Yesterday one of our long-time heroes, Bill Moyers, brought down the curtain on PBS' "Moyers & Company," and a 40-plus year broadcast career (he still will be around via his web site www.BillMoyers.com, thankfully). Here's part of what he had to say in parting:
So as the next generation steps forward, I am tempted to think that the only thing my generation can say to them is: we’re sorry. Sorry for the mess you’re inheriting. Sorry we broke the trust. But I know in my heart that’s not what they ask or expect. So instead I recommend to them the example of Senator Robert La Follette of Wisconsin, another of my heroes from the past. He battled the excesses of the first Gilded Age a century ago so boldly and proudly that he went down in history as “Fighting Bob.” He told us, “…democracy is a life; and involves continual struggle.” I keep asking myself, what if that struggle is the palpable reality without which this world would be truly barren?

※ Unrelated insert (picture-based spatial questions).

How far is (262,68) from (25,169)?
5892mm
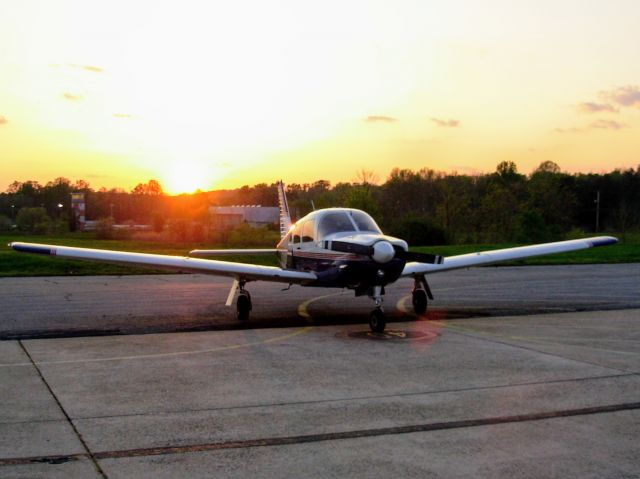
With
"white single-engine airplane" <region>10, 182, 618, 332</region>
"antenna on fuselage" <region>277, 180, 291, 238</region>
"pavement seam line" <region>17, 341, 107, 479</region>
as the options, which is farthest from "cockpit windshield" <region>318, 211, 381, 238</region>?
"antenna on fuselage" <region>277, 180, 291, 238</region>

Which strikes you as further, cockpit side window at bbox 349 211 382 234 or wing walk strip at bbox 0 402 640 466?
cockpit side window at bbox 349 211 382 234

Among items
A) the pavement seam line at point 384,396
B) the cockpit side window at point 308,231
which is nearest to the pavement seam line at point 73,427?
the pavement seam line at point 384,396

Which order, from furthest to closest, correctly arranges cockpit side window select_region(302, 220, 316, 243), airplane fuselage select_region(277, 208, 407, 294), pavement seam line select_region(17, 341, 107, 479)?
cockpit side window select_region(302, 220, 316, 243) → airplane fuselage select_region(277, 208, 407, 294) → pavement seam line select_region(17, 341, 107, 479)

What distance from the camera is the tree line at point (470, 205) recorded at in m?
51.8

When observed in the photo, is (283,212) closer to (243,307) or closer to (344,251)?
(243,307)

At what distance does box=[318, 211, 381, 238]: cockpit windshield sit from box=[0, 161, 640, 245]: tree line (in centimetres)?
513

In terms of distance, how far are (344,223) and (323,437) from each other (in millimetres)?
8217

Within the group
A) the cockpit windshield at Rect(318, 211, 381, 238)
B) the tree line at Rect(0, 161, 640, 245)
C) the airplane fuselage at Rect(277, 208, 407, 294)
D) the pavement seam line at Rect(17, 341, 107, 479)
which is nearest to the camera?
the pavement seam line at Rect(17, 341, 107, 479)

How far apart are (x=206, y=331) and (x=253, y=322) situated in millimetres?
1634

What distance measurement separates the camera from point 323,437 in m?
5.92

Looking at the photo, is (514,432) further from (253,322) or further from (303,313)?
(303,313)

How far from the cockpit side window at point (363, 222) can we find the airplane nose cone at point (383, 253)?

So to this new generation I say: over to you, welcome to the fight.In our age of short attention spans and desultory citizen participation in the life of American democracy, we need to remind ourselves, as Moyers does, that democracy is a continual struggle and that we must be prepared to fight off the historical revisionists, the reactionaries, the selfish, the racists, the "-phobes" of all prejudicial stripes, the sociopaths -- all those who would have us live in a dystopian world of "I've got mine, to hell with you." It's a fight in which we must engage and prevail. Thanks to Bill Moyers for being such a warrior for the truth for all these years.